**What you need to do**
Swap every "red t-shirt" in the lines below for "crimson t-shirt", leaving everything else unchanged.

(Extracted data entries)
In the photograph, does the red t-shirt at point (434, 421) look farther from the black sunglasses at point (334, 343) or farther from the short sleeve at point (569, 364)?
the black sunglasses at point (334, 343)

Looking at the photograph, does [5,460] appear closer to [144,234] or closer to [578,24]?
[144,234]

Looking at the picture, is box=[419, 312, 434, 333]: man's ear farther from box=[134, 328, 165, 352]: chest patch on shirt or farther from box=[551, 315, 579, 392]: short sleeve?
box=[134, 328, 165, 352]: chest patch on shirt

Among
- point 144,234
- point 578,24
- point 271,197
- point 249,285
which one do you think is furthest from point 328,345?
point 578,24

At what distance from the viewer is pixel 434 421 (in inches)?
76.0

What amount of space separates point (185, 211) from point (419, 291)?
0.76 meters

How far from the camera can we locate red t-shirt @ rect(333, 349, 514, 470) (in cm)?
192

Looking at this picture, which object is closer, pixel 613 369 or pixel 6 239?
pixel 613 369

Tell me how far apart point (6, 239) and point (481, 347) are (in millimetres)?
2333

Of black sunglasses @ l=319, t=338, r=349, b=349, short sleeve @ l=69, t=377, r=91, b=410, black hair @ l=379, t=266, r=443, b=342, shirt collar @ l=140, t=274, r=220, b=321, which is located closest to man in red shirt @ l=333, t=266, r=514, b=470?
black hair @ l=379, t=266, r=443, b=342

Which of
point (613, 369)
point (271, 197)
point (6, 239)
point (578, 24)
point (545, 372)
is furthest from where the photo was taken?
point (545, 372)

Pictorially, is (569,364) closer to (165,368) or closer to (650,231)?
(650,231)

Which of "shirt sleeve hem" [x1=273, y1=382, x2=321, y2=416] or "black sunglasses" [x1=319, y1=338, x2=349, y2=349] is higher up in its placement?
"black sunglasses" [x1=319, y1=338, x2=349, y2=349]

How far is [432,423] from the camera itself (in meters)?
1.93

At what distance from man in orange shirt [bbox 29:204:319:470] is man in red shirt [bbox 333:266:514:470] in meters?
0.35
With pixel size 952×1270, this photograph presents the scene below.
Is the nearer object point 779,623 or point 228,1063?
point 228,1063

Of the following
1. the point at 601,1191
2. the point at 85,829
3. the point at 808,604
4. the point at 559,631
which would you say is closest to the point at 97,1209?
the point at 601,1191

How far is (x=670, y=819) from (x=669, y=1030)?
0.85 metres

**Task answer**
In the photograph, does the crimson t-shirt at point (434, 421) look farther from the black sunglasses at point (334, 343) or farther from the short sleeve at point (569, 364)?
the black sunglasses at point (334, 343)

Looking at the photograph, does [5,460] appear closer to [144,234] or closer to [578,24]?
[144,234]

Looking at the picture, is box=[419, 312, 434, 333]: man's ear farther from box=[134, 328, 165, 352]: chest patch on shirt or farther from box=[551, 315, 579, 392]: short sleeve?
box=[134, 328, 165, 352]: chest patch on shirt

Among
- point 144,234
- point 578,24
- point 271,197
- point 249,285
which one do you think is furthest from point 328,345?
point 578,24

At what distance from the viewer is pixel 434 421 (in inches)?
76.0

What amount of space separates point (185, 211) from point (419, 291)?
0.76 meters

How far from the camera can we locate crimson t-shirt @ rect(333, 349, 514, 470) (in cm)?
192

Looking at this picture, which object is closer, pixel 613 369 or pixel 6 239?
pixel 613 369

Tell me how far apart point (6, 239) and point (481, 347) are (in millimetres)?
2333

Of black sunglasses @ l=319, t=338, r=349, b=349, short sleeve @ l=69, t=377, r=91, b=410, black hair @ l=379, t=266, r=443, b=342, shirt collar @ l=140, t=274, r=220, b=321, which is located closest to man in red shirt @ l=333, t=266, r=514, b=470?
black hair @ l=379, t=266, r=443, b=342

Which of
point (613, 369)
point (271, 197)
point (6, 239)
point (578, 24)
point (545, 372)
is furthest from where the photo was taken?
point (545, 372)

Pictorially, is (569,364) closer to (165,368) or closer to (650,231)?
(650,231)

Which of "shirt sleeve hem" [x1=273, y1=382, x2=321, y2=416] or "black sunglasses" [x1=319, y1=338, x2=349, y2=349] is higher up in its placement?
"black sunglasses" [x1=319, y1=338, x2=349, y2=349]

How far is [432,423] from the camera itself (in meters)?
1.93

At what distance from man in orange shirt [bbox 29:204:319:470] is man in red shirt [bbox 333:266:514:470] in meters?
0.35
With pixel size 952×1270, this photograph presents the scene below.
Is the nearer object point 779,623 or point 228,1063?
point 228,1063

Of the following
1. the point at 601,1191
2. the point at 85,829
3. the point at 808,604
4. the point at 559,631
which would you say is closest to the point at 97,1209?
the point at 601,1191

How far is (x=670, y=819) from (x=669, y=1030)?
0.85 metres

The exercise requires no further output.